_What you will do_.
- 1) Reproduce this stretch of the Hubble camera passage below word for word: begin at the words "At 8:31 p.m." and stop after "for normal operations.".
- 2) What dates and years appear in the Hubble camera passage below? List every one.
- 3) According to the Hubble camera passage below, what failure led to the instrument's repair in 2009?

NASA has recovered the Hubble Space Telescope’s Advanced Camera for Surveys instrument, which suspended operations on Thursday, Feb. 28. The final tests were conducted and the instrument was brought back to its operational mode on March 6.

At 8:31 p.m. EST on Feb. 28, the Advanced Camera for Surveys aboard NASA’s Hubble Space Telescope suspended operations after an error was detected as the instrument was performing a routine boot procedure. The error indicated that software inside the camera had not loaded correctly in a small section of computer memory. The Hubble operations team ran repeated tests to reload the memory and check the entire process. No errors have been detected since the initial incident, and it appears that all circuits, computer memory and processors that are part of that boot process are now operating normally. The instrument has now been brought back to its standard operating mode for normal operations.   

The Advanced Camera for Surveys was installed in 2002 and repaired during the last servicing mission to Hubble back in 2009 after a power supply failure. More than 5,500 peer-reviewed scientific papers have been published from its data, and it is credited with some of Hubble’s most iconic images, including the Hubble Ultra Deep Field, the farthest look into the universe at that time.

_Material provided_.
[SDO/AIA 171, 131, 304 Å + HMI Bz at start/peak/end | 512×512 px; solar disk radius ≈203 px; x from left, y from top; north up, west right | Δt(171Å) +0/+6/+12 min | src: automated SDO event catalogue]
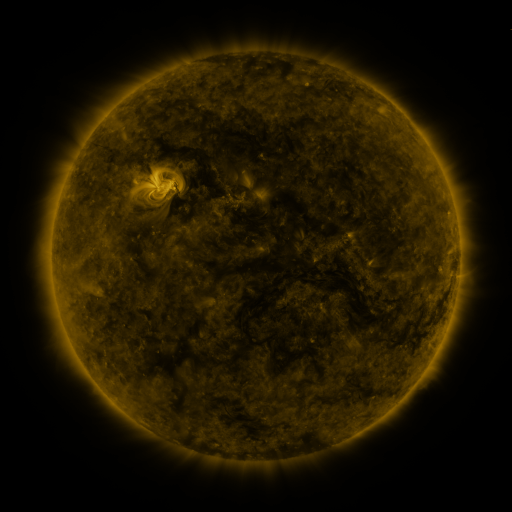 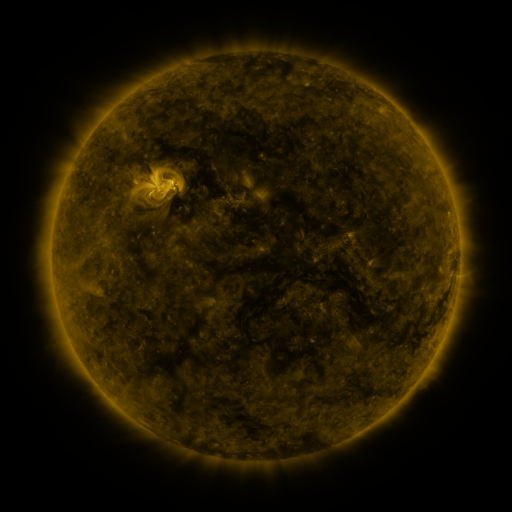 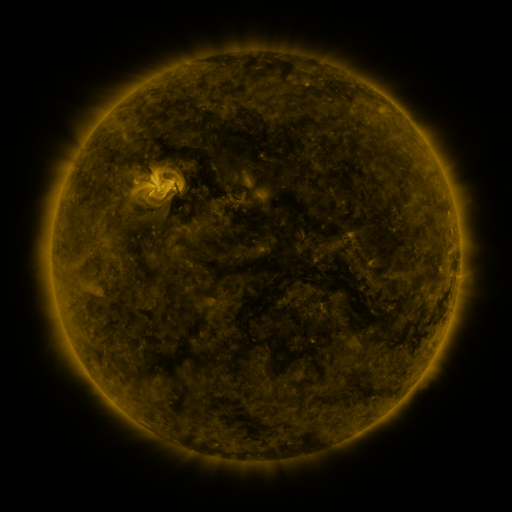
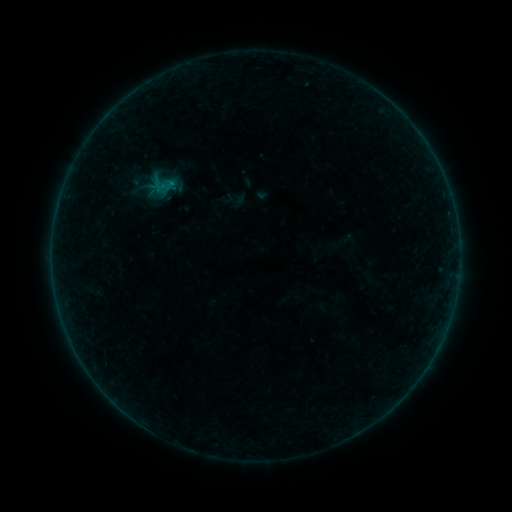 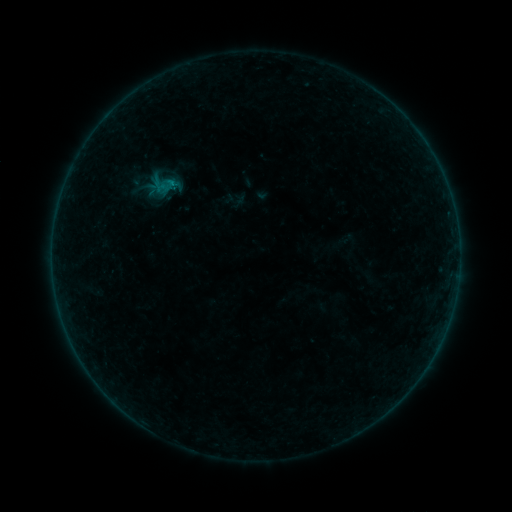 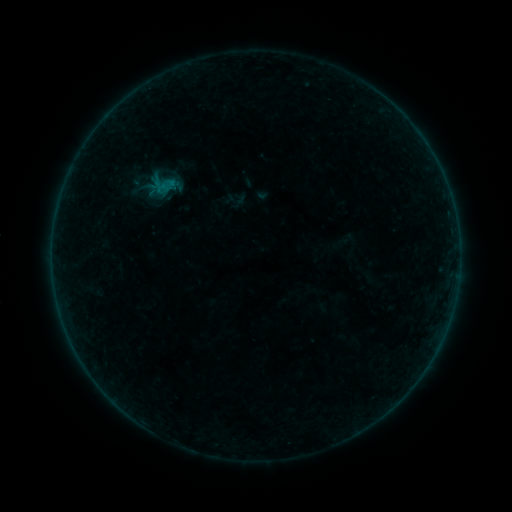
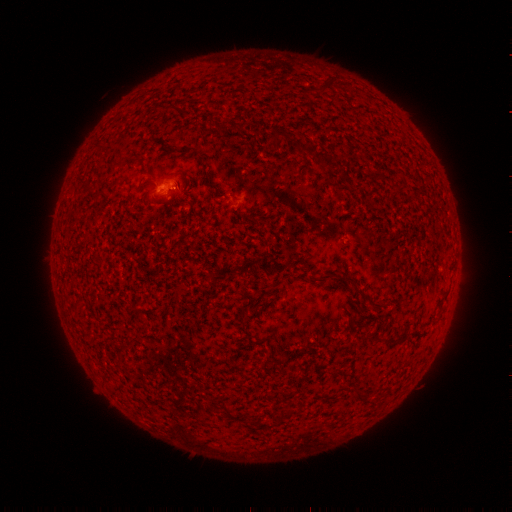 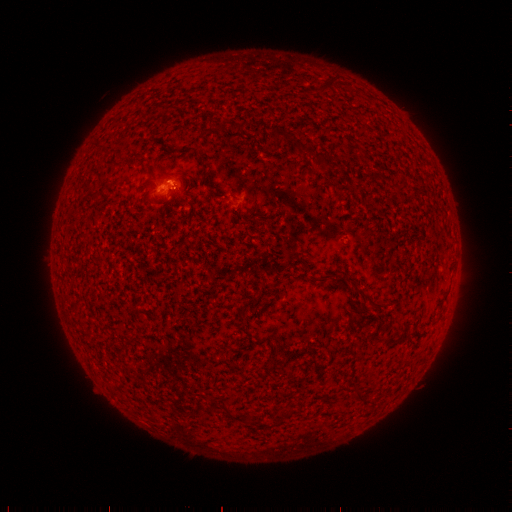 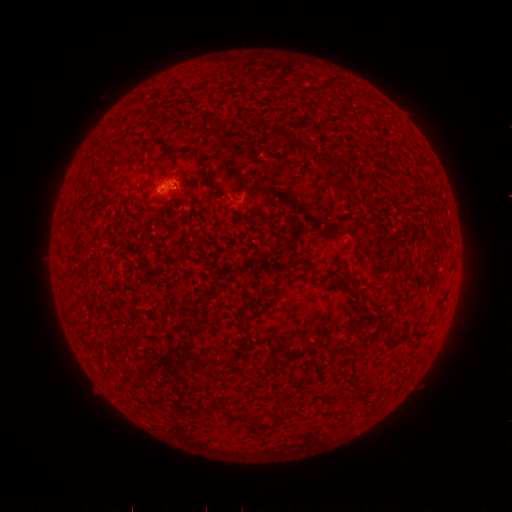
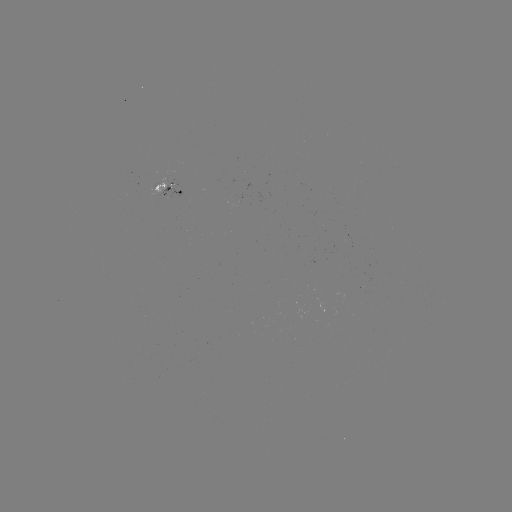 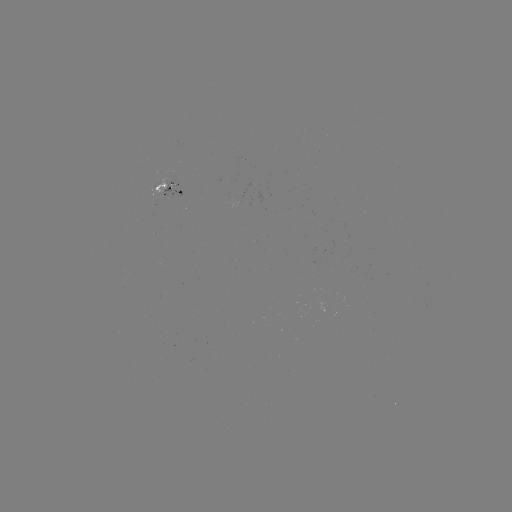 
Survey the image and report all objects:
B1.5 flare: (174, 184)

_Task responses_.
- 1)
At 8:31 p.m. EST on Feb. 28, the Advanced Camera for Surveys aboard NASA’s Hubble Space Telescope suspended operations after an error was detected as the instrument was performing a routine boot procedure. The error indicated that software inside the camera had not loaded correctly in a small section of computer memory. The Hubble operations team ran repeated tests to reload the memory and check the entire process. No errors have been detected since the initial incident, and it appears that all circuits, computer memory and processors that are part of that boot process are now operating normally. The instrument has now been brought back to its standard operating mode for normal operations.

- 2) Feb. 28 (Thursday), March 6, 2002, 2009

- 3) A power supply failure.